- TASK TO CARRY OUT
Reproduce verbatim the portion of the director liability excerpt below that begins with the words containing "Of course, not" and ends with "DTC 832 (T.C.C.)".

- PASSAGE TO READ
Of course, not all inside directors have been held liable. The Tax Court has refused to impose liability on an inside director in cases where he or she is an innocent party who has been misled or deceived by co-directors: see Bianco v. M.N.R., 91 DTC 1370 (T.C.C); Edmondson v. M.N.R., 88 DTC 1542 (T.C.C.); Shindle v. M.N.R., 95 DTC 5502 (F.C.T.D.); and Snow v. M.N.R., 91 DTC 832 (T.C.C.)

Each of those cases involved a degree of fraud or deceit practiced on the Appellant by a fellow director. When Riley told the Appellant that they had 90 days in which to file and remit, he was incorrect; there was actually 30 days in which to do so: see Excise Tax Act, sections 228, 238 and 245. However, the corporation’s first quarter had just ended, and the filing was not yet overdue. I do not believe that for Riley to say that he would look after it, at a time when the filing was not overdue, can be characterized as deceit on his part. Certainly it was not deceit on the scale of the cases referred to by the Federal Court of Appeal in Soper.

[15] Nor can the Appellant be totally relieved of his duty under section 323 simply by agreeing with Mr. Riley that he would assume responsibility for matters relating to GST. In my view, the present case is governed by the principle expressed by Judge Bonner of this Court in Black v. The Queen, 93 DTC 1213. At page 1215, Judge Bonner said this:

The appellant cannot take shelter under subsection 227.1(3) by claiming that his actions met the standard of a reasonably prudent person who was ill-informed as to the requirements of the Act. A reasonably prudent person who is aware that he is a director but who is uncertain as to the extent of his responsibilities as director is under a duty to at least attempt to discover what is required of him and to discharge that duty. Cybulski does not assist the appellant. It was a case in which the appellant believed on reasonable grounds that he was not a director and therefore had none of the obligations of a director.

- RECORDED INFORMATION
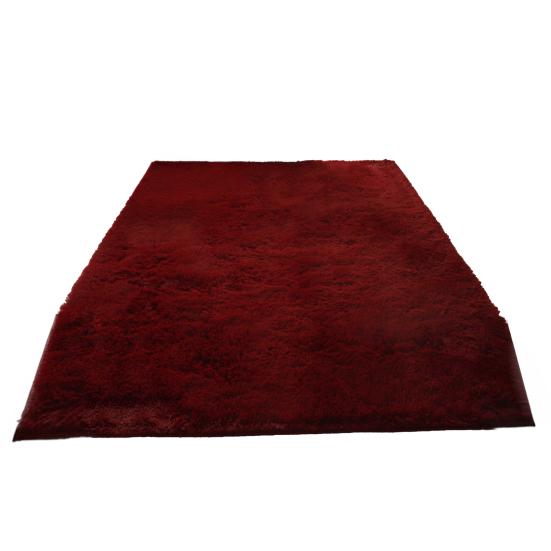 Plush Bedroom Rug, Solid Color Soft Shaggy Carpet, Non-Slip Backing, 19.69 in x 31.5 in Fuzzy Rug for Living Room Kids Room Decor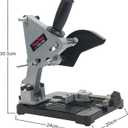 YaeTek Angle Grinder Stand Grinder Holder Cutter Support Cast Iron base 100mm 125mm (4in-5in.)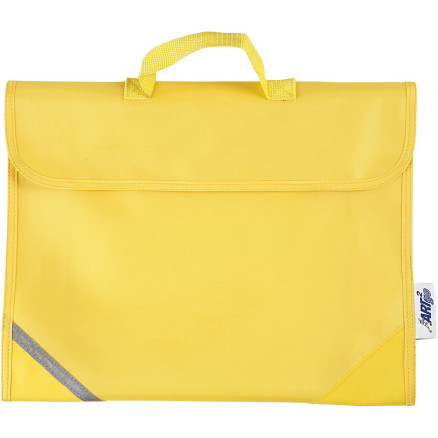 Schultasche, T 9 cm, Größe 36x29 cm, Gelb, 1 Stk Schultasche, T 9 cm, Größe 36x29 cm, Gelb, 1 Stk von Diverse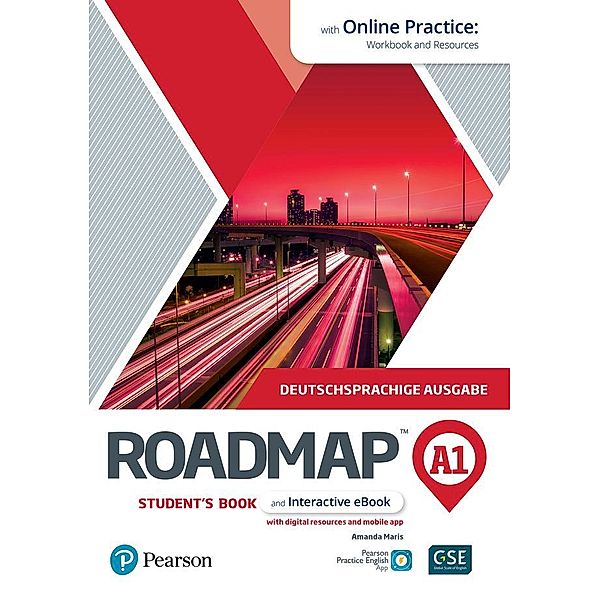 Roadmap A1 German edition Students' Book and eBook, with Online Practice, Digital Resources & Mobile App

- EXERCISE OUTPUT
Of course, not all inside directors have been held liable. The Tax Court has refused to impose liability on an inside director in cases where he or she is an innocent party who has been misled or deceived by co-directors: see Bianco v. M.N.R., 91 DTC 1370 (T.C.C); Edmondson v. M.N.R., 88 DTC 1542 (T.C.C.); Shindle v. M.N.R., 95 DTC 5502 (F.C.T.D.); and Snow v. M.N.R., 91 DTC 832 (T.C.C.)